Hi Topper,
Glad to have found you on a different thread, esp. after yesterday’s lockdown by the moderator.

I don’t know if you saw the post I made there regarding restorationism, but I will repost it here since I think it’s somewhat relevant:
Quote:
I read Fr. Ray Rylens’ (a convert from Anglicanism) conversion story in Patrick Madrid’s book “Suprised by Truth 2” where he talks about different Protestant faiths and their attempts at what he calls “restorationism.” This is defined as any Christian movement’s attempts to restore the church of the first century. Please allow me to quote some of his writing that spoke powerfully to me about the futility of trying to do that:
*At Harvard I had questioned the enterprise of restorationism. It is impossible to go back in time and re-create or re-establish an institution or even a situation of the past. (“The moving finger writes, and having writ, moves on…”) This fact is obvious, and yet non-Catholic Christians ignore it.
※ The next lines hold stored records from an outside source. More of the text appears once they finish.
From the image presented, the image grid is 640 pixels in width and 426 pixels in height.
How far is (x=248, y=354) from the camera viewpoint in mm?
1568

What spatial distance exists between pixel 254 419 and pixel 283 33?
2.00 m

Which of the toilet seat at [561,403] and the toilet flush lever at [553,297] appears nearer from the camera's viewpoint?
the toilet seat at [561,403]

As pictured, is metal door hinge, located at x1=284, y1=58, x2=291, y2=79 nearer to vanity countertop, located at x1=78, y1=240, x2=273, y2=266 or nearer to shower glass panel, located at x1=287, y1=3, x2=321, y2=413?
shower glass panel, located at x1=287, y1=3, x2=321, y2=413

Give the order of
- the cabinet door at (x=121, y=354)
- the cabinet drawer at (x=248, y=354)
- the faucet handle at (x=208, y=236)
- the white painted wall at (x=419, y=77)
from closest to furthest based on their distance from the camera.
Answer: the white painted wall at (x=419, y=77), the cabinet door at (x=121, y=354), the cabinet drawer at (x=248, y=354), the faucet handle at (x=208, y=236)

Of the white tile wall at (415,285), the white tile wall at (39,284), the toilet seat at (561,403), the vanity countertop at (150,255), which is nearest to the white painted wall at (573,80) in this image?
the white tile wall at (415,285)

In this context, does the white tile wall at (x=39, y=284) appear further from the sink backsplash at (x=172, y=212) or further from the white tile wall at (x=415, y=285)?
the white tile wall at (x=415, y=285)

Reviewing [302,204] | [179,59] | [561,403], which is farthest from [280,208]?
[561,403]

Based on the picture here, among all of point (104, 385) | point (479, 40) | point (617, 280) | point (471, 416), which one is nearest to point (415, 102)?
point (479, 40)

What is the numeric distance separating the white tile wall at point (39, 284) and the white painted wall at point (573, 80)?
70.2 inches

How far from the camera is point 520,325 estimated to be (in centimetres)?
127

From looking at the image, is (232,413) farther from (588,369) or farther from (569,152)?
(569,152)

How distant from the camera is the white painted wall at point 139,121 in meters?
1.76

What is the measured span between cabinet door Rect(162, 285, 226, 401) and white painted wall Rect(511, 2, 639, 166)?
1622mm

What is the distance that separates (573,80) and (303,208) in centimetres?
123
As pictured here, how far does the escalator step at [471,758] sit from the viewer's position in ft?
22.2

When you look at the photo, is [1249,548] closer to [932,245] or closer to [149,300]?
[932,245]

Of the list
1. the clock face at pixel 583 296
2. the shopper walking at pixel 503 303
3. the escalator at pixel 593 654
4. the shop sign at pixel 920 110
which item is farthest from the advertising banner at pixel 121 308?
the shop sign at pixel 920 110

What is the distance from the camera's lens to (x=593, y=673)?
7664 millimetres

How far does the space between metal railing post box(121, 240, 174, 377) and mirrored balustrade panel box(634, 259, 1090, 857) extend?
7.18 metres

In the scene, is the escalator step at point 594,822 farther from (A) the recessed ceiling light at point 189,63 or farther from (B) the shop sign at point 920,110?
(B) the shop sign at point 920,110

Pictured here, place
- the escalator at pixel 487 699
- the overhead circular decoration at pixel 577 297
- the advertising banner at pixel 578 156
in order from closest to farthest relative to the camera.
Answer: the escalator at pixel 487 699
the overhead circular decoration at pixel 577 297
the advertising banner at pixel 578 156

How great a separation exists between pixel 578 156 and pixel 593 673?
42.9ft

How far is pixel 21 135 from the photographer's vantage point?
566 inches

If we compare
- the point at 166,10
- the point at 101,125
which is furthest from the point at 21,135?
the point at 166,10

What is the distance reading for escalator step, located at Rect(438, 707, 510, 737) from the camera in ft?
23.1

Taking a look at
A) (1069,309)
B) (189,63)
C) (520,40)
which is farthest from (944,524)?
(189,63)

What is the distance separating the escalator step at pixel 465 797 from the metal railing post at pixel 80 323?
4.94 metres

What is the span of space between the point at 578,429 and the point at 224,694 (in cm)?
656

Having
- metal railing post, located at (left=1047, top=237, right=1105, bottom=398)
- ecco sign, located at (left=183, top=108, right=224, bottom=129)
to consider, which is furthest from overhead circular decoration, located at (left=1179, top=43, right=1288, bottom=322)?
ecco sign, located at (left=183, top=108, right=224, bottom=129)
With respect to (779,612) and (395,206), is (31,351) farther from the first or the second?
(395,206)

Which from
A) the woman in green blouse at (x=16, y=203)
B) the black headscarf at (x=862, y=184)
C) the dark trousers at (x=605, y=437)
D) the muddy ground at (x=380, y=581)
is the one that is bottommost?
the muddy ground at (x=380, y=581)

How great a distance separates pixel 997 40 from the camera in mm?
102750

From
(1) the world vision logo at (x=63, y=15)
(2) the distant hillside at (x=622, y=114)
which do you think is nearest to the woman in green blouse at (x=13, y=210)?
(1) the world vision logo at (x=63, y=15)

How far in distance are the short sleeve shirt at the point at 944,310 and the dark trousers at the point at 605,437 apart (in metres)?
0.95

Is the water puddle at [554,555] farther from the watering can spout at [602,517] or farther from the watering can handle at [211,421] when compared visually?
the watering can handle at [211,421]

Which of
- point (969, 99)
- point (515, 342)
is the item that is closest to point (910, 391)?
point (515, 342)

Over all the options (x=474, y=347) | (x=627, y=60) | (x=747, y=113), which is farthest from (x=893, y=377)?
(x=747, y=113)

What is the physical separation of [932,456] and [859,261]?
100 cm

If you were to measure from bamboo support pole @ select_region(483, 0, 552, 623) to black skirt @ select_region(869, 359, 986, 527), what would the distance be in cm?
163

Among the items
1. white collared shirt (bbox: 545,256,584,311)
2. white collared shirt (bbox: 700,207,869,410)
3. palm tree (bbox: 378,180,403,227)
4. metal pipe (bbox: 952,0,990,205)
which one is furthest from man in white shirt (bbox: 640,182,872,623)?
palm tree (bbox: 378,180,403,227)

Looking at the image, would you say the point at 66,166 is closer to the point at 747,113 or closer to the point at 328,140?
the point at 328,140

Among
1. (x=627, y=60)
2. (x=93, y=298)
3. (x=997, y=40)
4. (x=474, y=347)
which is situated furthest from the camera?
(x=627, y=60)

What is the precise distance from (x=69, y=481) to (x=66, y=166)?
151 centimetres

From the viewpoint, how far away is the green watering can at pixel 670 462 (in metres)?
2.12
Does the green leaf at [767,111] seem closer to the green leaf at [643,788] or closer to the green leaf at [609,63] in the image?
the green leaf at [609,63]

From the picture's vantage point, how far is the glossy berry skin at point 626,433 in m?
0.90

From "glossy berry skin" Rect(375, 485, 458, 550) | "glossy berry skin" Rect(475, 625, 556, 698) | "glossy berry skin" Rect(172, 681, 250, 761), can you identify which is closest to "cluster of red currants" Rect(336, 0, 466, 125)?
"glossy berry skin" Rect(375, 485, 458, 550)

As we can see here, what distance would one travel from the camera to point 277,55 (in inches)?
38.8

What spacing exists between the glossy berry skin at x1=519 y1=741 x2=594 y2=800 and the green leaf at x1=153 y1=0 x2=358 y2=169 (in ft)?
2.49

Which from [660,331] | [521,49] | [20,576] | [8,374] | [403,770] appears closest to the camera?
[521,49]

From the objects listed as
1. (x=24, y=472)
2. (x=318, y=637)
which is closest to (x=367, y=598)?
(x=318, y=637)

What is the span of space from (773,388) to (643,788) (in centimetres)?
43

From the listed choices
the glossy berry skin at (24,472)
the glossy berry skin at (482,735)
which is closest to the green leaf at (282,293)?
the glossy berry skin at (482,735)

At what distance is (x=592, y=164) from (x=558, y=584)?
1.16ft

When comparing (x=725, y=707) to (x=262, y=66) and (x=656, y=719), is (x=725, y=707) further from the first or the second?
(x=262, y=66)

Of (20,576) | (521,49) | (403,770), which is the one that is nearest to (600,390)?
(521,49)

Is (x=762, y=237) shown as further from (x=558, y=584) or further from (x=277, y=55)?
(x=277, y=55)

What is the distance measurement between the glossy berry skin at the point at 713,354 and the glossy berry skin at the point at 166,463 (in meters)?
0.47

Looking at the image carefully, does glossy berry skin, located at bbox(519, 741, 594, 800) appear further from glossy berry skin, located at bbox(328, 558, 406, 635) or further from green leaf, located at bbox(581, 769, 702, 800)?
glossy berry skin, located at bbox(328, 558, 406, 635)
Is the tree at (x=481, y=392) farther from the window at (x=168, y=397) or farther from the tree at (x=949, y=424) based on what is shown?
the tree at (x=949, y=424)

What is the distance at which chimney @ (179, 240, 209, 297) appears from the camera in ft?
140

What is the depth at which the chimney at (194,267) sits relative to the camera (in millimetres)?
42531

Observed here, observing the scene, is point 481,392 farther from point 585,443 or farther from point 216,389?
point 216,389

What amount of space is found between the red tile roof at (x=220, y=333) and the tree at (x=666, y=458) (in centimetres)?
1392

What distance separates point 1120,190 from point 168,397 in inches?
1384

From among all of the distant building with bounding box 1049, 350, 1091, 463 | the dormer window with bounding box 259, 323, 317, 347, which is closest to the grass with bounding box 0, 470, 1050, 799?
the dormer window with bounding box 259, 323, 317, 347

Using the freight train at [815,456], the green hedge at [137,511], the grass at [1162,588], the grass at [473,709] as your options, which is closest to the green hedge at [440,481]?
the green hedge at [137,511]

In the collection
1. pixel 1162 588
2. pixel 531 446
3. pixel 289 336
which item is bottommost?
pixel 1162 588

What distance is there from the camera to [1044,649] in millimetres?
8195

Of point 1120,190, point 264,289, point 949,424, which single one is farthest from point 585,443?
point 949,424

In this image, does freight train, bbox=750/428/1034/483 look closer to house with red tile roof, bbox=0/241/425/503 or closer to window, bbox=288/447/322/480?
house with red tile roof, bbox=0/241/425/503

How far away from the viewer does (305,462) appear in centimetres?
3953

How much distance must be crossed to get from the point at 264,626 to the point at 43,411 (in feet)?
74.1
Now I realize that all non-Catholic traditions are essentially restorationist. Every one of the thousands of denominations was founded by someone who claimed simply to be restoring the “primitive Church” (of the first century).
Sola scriptura (“Scripture Alone”) is a form of restorationism. It’s the key slogan of Protestantism: every Christian belief must be clearly proved from Scripture. Ironically, the belief itself - that all must be proved from Scripture - can’t be proved from Scripture. Scripture nowhere asserts it.
Countless Catholic apologists have demonstrated the fallacy of sola scriptura, but none has shown it to be just another form of restorationism. The very notion of going back to what Protestants love to call “the pure word of God” untouched by human interpretations, is essentially restorationist. Alexander Campbell [founder of the Disciples of Christ] declared, “I will read my Bible as though it had just fallen into my hands from Heaven.” What did he find in that “Bible from Heaven”? Precisely what one would expect an early nineteenth-century frontier ex-Presbyterian to find there! Rejecting restorationism meant rejecting sola scriptura as well.
Protestants claim they restore the “primitive Church”; Anglicans, the Church of the first five centuries; Eastern Orthodox Churches, the Church of the first eight centuries. They are all restorationist, differing only with regard to how much they claim to have “restored”.*
Topper, I cannot tell you how many times I told my Lutheran sister when I was still a Methodist (whose church had been infiltrated by Evangelicalism) that our church was as close as you could get to the church of the first century. We loved to read the book of Acts in that church, which was not a bad thing. But wow, what a lot I have learned in the past 10 years.